Correlation Between Auer Growth and Guggenheim High
Can any of the company-specific risk be diversified away by investing in both Auer Growth and Guggenheim High at the same time? Although using a correlation coefficient on its own may not help to predict future stock returns, this module helps to understand the diversifiable risk of combining Auer Growth and Guggenheim High into the same portfolio, which is an essential part of the fundamental portfolio management process.
By analyzing existing cross correlation between Auer Growth Fund and Guggenheim High Yield, you can compare the effects of market volatilities on Auer Growth and Guggenheim High and check how they will diversify away market risk if combined in the same portfolio for a given time horizon. You can also utilize pair trading strategies of matching a long position in Auer Growth with a short position of Guggenheim High. Check out your portfolio center. Please also check ongoing floating volatility patterns of Auer Growth and Guggenheim High.

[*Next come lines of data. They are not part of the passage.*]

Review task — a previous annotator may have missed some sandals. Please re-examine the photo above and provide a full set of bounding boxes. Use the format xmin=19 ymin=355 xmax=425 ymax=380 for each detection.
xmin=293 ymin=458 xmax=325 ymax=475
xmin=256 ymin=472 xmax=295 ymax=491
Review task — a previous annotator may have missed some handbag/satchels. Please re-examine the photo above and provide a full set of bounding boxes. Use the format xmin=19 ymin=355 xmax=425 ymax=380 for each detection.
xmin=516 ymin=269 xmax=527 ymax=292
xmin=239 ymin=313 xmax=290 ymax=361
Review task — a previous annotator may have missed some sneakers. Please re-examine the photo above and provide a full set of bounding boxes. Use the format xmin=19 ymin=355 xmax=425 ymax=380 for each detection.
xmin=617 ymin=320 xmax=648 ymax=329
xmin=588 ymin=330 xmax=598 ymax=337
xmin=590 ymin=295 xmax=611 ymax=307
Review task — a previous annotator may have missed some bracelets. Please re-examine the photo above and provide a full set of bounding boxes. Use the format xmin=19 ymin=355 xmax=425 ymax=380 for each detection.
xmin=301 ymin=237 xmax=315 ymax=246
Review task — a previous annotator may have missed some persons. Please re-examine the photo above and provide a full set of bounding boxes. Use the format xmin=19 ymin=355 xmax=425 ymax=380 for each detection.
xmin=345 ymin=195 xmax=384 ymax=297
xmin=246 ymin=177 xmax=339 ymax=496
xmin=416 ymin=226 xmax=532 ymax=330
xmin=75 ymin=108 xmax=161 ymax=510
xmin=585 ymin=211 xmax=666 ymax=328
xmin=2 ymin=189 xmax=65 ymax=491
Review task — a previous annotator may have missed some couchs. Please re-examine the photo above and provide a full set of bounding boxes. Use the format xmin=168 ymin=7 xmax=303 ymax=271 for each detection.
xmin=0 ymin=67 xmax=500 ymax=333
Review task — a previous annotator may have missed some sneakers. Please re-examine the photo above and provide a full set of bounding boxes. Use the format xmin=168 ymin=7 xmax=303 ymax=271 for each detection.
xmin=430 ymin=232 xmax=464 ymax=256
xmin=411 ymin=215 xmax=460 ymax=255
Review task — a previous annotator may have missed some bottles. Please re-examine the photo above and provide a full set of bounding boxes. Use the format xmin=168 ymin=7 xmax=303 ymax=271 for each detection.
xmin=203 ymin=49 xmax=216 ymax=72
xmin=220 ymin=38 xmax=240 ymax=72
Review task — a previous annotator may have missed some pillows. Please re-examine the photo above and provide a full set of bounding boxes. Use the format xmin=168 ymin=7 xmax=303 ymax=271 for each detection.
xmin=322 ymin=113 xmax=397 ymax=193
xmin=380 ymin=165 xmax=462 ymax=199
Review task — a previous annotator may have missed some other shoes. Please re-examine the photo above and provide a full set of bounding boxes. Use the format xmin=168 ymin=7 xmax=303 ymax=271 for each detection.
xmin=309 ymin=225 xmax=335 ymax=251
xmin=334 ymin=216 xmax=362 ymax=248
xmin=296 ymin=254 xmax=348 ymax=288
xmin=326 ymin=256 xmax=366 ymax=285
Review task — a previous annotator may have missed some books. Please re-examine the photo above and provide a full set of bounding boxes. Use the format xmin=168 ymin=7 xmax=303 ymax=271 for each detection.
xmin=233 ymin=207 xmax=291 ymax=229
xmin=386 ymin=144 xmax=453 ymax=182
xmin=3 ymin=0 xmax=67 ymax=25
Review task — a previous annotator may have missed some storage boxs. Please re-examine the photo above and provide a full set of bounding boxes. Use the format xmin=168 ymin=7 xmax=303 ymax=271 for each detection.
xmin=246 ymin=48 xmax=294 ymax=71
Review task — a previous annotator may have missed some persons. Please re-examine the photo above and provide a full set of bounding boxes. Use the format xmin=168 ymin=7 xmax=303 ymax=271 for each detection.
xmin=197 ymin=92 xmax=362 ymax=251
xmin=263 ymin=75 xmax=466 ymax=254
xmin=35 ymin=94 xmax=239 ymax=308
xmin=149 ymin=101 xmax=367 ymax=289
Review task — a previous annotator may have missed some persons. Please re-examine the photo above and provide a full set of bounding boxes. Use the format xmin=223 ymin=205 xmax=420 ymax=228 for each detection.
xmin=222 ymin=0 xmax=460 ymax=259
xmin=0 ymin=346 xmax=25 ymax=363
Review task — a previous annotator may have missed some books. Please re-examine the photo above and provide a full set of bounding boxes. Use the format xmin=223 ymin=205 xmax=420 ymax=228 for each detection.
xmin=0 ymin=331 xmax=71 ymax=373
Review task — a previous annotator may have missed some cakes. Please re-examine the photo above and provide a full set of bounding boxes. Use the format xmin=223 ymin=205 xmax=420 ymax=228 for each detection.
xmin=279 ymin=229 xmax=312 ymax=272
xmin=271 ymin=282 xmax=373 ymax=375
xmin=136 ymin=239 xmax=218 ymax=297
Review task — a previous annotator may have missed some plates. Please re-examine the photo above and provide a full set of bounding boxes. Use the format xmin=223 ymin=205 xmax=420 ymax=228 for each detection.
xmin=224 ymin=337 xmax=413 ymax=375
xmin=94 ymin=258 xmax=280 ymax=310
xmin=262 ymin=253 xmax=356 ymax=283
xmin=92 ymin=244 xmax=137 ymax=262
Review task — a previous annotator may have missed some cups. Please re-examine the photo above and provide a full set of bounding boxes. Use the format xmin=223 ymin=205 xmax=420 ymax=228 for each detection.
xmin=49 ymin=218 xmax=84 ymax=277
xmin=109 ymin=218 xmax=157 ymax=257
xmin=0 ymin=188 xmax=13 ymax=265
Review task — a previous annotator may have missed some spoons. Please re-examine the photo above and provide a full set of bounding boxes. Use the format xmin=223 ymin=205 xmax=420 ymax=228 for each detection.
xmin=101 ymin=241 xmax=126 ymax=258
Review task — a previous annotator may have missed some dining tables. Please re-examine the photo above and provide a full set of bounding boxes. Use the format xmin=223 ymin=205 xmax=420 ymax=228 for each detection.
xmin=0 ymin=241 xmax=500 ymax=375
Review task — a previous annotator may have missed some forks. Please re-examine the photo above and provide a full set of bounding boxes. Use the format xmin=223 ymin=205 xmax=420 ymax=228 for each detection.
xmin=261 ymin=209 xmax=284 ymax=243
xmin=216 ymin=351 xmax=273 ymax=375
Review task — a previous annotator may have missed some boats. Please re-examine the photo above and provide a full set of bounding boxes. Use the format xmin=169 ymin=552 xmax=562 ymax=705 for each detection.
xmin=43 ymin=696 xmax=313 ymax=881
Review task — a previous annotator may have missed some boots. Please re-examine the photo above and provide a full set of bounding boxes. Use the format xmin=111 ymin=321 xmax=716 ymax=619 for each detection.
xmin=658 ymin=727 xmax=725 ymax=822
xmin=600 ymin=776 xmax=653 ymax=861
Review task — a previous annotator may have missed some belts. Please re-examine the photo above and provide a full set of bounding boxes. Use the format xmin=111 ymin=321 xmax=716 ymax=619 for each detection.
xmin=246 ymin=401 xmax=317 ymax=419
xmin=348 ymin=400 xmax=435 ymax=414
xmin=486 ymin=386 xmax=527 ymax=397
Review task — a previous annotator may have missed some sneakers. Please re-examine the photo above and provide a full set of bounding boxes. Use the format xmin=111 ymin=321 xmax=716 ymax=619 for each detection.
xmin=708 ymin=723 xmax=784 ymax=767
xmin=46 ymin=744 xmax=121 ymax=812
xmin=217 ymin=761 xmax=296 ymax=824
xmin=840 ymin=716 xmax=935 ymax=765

Diversification Opportunities for Auer Growth and Guggenheim High
0.66 | Correlation Coefficient |
Poor diversification
The 3 months correlation between Auer and Guggenheim is 0.66. Overlapping area represents the amount of risk that can be diversified away by holding Auer Growth Fund and Guggenheim High Yield in the same portfolio, assuming nothing else is changed. The correlation between historical prices or returns on Guggenheim High Yield and Auer Growth is a relative statistical measure of the degree to which these equity instruments tend to move together. The correlation coefficient measures the extent to which returns on Auer Growth Fund are associated (or correlated) with Guggenheim High. Values of the correlation coefficient range from -1 to +1, where. The correlation of zero (0) is possible when the price movement of Guggenheim High Yield has no effect on the direction of Auer Growth i.e., Auer Growth and Guggenheim High go up and down completely randomly.
Pair Corralation between Auer Growth and Guggenheim High
Assuming the 90 days horizon Auer Growth Fund is expected to generate 6.75 times more return on investment than Guggenheim High. However, Auer Growth is 6.75 times more volatile than Guggenheim High Yield. It trades about 0.08 of its potential returns per unit of risk. Guggenheim High Yield is currently generating about 0.11 per unit of risk. If you would invest 1,686 in Auer Growth Fund on September 13, 2024 and sell it today you would earn a total of 67.00 from holding Auer Growth Fund or generate 3.97% return on investment over 90 days.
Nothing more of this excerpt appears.